Louis VELLUET
L'accent a été mis avec insistance ces dernières années sur les États de Stress Post-Traumatiques (ESPT). Les conséquences à long terme sur les sujets impliqués dans des accidents, ayant entraîné en particulier des morts violentes, ont fait l'objet de nombreux travaux. Par contre, si ce syndrome a été très popularisé, un domaine de la pathologie moins spectaculaire mais tout aussi important reste toujours dans l'ombre. Les conséquences fréquentes et sévères des traumatismes liés à toutes les péripéties de la vie humaine restent, pour la plupart d'entre elles, méconnues. C'est à ce sujet difficile que le séminaire a voulu se confronter.
Il est vrai que le nombre et la diversité des circonstances traumatiques affrontées au cours de l'existence rendent difficile une présentation synthétique. Pourtant la mort, ou la crainte de sa survenue, font partie de notre quotidien même si nous vivons habituellement dans un climat de déni protecteur indispensable. Derrière ce déni peuvent malheureusement se dissimuler des pathologies insoupçonnées.
Tous les deuils subis, qu'ils soient physiques ou psychologiques, toutes les affections répertoriées, qu'elles soient infectieuses, dégénératives ou malignes, toutes les agressions quelle que soit leur nature devraient, dans l'idéal, être pensées clairement a posteriori par le sujet qui les a subis. Ce travail de réflexion puis d'intégration claire dans la mémoire accessible est capital, il est loin d'être toujours réalisé.
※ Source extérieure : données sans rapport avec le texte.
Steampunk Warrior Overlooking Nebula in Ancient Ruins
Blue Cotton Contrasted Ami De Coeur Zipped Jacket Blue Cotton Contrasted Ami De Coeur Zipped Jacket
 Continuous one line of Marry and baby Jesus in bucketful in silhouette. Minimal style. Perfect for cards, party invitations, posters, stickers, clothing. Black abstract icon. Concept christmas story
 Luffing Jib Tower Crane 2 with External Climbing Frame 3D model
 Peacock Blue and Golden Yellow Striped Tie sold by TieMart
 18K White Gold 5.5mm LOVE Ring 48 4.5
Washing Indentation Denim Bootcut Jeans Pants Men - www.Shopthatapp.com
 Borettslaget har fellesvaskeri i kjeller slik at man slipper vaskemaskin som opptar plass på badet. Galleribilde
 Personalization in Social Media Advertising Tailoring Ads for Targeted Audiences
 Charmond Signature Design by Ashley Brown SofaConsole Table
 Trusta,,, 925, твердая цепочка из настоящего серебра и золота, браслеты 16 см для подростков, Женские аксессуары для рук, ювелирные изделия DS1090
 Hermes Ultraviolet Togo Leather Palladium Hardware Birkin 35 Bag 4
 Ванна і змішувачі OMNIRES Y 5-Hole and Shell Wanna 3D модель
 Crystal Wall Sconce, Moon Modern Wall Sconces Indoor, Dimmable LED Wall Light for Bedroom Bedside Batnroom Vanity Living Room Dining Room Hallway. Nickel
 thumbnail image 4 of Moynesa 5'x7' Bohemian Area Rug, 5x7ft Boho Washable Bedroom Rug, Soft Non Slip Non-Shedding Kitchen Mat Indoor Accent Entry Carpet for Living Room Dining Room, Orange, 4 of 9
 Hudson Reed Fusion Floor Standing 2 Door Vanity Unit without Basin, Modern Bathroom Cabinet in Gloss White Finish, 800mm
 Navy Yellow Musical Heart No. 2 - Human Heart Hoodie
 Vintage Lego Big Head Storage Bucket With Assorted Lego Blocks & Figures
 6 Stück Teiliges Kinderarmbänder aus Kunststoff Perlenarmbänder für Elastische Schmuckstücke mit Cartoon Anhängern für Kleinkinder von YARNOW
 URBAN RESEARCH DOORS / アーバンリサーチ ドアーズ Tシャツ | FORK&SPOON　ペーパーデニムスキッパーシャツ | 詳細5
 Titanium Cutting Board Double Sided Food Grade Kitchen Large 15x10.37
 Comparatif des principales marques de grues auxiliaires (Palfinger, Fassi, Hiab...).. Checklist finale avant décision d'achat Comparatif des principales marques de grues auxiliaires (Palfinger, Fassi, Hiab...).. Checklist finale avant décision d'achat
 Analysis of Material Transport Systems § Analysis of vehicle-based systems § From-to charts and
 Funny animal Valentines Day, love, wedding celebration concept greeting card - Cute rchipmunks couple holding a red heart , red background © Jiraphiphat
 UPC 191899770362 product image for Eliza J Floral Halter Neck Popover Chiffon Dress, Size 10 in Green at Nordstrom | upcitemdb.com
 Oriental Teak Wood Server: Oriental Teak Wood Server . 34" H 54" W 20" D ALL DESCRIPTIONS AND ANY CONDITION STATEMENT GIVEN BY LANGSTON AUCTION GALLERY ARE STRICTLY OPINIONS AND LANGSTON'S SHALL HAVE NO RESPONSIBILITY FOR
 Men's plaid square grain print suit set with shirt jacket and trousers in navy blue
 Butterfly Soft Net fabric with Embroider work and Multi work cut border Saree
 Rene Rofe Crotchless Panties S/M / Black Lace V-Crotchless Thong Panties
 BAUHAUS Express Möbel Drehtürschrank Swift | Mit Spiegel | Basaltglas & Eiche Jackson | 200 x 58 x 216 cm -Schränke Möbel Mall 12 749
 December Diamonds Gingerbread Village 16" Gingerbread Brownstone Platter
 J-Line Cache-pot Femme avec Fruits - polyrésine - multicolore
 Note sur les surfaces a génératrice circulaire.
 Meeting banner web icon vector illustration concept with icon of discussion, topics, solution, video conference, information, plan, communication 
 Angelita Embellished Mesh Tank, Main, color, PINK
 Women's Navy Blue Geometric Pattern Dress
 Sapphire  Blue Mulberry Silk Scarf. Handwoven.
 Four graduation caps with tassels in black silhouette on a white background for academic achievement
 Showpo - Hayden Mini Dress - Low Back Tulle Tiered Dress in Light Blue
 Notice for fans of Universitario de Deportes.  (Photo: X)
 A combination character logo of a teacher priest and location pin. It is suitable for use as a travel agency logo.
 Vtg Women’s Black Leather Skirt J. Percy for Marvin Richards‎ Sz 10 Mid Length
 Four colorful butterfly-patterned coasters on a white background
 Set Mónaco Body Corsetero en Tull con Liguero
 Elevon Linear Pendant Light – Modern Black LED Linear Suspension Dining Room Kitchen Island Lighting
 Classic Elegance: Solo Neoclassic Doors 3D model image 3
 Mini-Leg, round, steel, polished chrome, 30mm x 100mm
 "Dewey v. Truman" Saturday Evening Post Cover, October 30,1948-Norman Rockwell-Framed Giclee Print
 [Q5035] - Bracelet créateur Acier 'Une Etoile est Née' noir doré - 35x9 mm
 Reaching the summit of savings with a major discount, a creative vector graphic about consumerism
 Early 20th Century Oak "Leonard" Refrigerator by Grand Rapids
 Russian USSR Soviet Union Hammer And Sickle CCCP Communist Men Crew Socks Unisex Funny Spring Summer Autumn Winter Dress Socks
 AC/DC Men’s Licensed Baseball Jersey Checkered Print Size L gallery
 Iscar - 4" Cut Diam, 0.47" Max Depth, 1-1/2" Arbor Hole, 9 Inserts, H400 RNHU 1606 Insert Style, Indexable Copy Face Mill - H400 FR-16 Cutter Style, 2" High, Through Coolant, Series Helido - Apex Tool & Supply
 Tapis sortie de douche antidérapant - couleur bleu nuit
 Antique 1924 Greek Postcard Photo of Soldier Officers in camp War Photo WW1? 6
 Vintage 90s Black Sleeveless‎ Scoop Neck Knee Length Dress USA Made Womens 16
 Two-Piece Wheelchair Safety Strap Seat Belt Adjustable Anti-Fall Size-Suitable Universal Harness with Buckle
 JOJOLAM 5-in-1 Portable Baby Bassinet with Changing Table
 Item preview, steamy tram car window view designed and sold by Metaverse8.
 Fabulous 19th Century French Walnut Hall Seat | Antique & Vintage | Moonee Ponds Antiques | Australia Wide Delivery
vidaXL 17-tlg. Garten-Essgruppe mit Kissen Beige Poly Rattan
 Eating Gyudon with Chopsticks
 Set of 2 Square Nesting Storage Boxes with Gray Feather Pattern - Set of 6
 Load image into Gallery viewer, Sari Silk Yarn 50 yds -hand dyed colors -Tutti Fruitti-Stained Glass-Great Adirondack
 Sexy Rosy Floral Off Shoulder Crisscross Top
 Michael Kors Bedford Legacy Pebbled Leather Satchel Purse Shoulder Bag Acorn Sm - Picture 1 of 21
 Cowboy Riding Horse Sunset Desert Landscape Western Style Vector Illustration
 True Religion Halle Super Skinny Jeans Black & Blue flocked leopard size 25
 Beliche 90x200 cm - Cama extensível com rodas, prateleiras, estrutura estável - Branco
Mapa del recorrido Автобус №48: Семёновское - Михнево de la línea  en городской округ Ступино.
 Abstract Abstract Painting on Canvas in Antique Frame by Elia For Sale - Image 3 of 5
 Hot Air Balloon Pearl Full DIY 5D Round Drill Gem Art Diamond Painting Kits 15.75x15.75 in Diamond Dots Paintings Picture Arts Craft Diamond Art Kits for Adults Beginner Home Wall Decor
Tous les fantasmes refoulés, toutes les émotions non exprimés sont alors susceptibles d'entraîner des séquelles d'autant plus dangereuses qu'on les ignore ou qu'on les sous-estime.
Le danger est ici d'autant plus redoutable que, contrairement à la doctrine largement propagée en ce qui concerne les effets du Stress, la pathologie engendrée ne se limite pas à des troubles psychologiques, ou à toutes les formes cliniques de la dépression, mais qu'elle affecte tous nos équilibres vitaux.
La difficulté rencontrée pour aborder ce domaine et faire percevoir toute son importance tient pour beaucoup à une conception traditionnelle qui persiste malgré les apports de la recherche depuis quelques décennies. La pensée médicale classique semble toujours se refuser à établir des liens de causalité entre les différentes pathologies. Elle se limite à inventer des tableaux cliniques, expliqués par des étiologies physico-chimiques présentées comme indiscutables mais qui ne sont que des explications de surface. Le descriptif, « le comment », l'emporte toujours sur « le pourquoi ». Bref, elle en reste toujours à l'apparence, quelles que soient les ouvertures que lui propose l'approche scientifique. Celle-ci insiste pourtant sur l'unicité du sujet humain et objective chaque jour davantage les interactions psychosomatiques inévitables qui ponctuent notre trajet depuis la naissance.
Il est vrai qu'il faut souvent des mois de patience, parfois même des années, pour faire le lien entre ce que nous observons au quotidien et les blessures anciennes auxquelles le sujet n'a plus accès. Nous nous désolons de ne rien comprendre mais nous acceptons les plaintes répétitives ou les pathologies qui se succèdent sans liens apparents entre elles. Nous ne pouvons avoir recours aux habitants de la planète Psy pour nous aider, nos patients refusent systématiquement d'entreprendre le voyage.
Cela jusqu'au jour où, un geste inhabituel, une émotion inattendue, un souvenir qui échappe au patient malgré lui ouvrent une voie étroite mais précieuse.
C'est alors à nous, médecins de famille, que revient le délicat travail de découverte puis d'approche de la zone où le sujet a laissé la part la plus vivante de lui-même. Puis de l'inciter à y revenir sans peur.
C'est certes la tâche la plus difficile qui soit, mais que l'exercice de la médecine serait donc ennuyeux s'il n'incluait pas aussi dans ses objectifs le déchiffrement de ces vérités profondes occultées qui maintiennent trop souvent les existences des humains dans des impasses.